## Short task
Recast the stretch of the records below from the line containing "How distantly positioned" through the end of the records as a Markdown table with the columns Row and Line. Number each line in the Row column and omit any blank lines.

>>>

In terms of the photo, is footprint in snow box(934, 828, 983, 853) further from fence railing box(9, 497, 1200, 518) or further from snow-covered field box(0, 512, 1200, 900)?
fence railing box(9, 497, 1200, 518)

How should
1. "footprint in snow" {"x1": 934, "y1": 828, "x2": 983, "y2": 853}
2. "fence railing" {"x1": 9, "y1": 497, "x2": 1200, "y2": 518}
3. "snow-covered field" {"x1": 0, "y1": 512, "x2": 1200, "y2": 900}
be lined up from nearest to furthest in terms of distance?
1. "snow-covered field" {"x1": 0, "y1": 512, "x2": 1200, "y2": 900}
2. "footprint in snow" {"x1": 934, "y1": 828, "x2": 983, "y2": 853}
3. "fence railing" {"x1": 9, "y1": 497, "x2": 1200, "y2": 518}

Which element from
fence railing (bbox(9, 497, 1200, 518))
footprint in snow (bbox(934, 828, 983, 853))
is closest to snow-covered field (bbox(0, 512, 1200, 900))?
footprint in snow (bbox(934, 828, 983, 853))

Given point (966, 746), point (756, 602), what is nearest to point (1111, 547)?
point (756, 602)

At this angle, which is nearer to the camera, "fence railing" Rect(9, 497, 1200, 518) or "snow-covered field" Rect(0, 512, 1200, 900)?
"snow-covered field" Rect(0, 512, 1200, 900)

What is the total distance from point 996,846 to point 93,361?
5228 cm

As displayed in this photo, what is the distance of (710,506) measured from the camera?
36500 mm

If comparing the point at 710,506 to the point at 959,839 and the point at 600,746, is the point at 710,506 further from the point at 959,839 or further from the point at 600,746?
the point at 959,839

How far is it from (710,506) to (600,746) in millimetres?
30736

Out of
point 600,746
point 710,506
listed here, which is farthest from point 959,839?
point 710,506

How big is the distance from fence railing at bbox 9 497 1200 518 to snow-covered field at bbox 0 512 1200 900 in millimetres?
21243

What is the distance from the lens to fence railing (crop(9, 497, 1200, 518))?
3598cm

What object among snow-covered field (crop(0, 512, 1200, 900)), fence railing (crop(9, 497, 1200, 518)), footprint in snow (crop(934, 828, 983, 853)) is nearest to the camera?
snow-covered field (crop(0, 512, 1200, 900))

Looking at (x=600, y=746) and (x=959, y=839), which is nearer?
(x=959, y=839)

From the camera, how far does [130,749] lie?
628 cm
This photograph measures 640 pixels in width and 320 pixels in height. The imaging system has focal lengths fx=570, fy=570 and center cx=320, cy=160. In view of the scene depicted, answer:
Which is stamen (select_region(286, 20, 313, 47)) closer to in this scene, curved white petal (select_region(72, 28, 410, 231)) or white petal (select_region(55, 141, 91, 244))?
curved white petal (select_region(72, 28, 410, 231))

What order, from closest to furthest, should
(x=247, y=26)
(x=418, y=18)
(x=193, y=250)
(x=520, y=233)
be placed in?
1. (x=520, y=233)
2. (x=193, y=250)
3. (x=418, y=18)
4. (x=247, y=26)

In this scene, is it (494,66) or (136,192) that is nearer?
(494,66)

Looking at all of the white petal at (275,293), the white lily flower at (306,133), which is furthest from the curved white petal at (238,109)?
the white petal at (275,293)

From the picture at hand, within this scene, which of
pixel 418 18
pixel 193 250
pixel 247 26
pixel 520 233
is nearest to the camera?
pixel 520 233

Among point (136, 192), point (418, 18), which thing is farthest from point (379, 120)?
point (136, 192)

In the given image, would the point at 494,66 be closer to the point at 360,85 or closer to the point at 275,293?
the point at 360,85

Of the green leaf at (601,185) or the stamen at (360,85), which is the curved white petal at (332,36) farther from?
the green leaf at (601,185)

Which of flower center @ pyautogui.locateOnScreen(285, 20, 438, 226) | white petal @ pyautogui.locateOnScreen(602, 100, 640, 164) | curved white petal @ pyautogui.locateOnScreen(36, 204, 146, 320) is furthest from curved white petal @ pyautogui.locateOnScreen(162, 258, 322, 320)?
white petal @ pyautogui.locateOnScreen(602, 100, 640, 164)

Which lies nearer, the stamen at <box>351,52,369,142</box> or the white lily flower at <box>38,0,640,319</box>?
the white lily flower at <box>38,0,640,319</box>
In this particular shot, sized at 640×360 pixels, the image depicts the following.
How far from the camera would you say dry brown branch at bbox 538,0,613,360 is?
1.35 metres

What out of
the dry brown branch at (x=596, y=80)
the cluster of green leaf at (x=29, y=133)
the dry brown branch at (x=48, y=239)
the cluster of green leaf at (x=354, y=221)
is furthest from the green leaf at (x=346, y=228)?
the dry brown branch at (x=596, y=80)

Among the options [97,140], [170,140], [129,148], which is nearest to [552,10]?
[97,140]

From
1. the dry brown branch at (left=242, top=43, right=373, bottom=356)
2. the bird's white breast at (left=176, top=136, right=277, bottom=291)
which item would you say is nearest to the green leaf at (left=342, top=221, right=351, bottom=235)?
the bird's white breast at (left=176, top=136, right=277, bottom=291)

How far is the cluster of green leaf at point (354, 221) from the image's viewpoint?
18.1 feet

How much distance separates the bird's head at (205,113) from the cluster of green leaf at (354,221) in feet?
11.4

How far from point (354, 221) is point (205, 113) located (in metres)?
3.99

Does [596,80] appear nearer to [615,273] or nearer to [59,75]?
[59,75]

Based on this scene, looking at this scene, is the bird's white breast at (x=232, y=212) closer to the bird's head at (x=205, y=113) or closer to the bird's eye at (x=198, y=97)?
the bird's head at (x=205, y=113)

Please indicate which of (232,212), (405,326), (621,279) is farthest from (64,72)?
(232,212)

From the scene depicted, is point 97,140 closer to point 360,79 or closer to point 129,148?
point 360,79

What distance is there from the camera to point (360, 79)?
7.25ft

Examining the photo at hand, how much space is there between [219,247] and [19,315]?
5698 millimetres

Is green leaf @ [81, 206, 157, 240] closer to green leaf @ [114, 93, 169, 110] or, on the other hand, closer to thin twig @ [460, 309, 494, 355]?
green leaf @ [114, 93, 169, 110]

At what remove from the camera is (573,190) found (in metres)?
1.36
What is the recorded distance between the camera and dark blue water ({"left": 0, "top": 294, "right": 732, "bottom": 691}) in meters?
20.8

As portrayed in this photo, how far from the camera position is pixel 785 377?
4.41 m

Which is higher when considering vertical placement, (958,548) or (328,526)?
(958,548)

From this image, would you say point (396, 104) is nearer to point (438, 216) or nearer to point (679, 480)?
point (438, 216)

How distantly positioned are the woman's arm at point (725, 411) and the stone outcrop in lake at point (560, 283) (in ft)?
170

<<<

## Expected output
| Row | Line |
|---|---|
| 1 | How distantly positioned are the woman's arm at point (725, 411) and the stone outcrop in lake at point (560, 283) (in ft)? |
| 2 | 170 |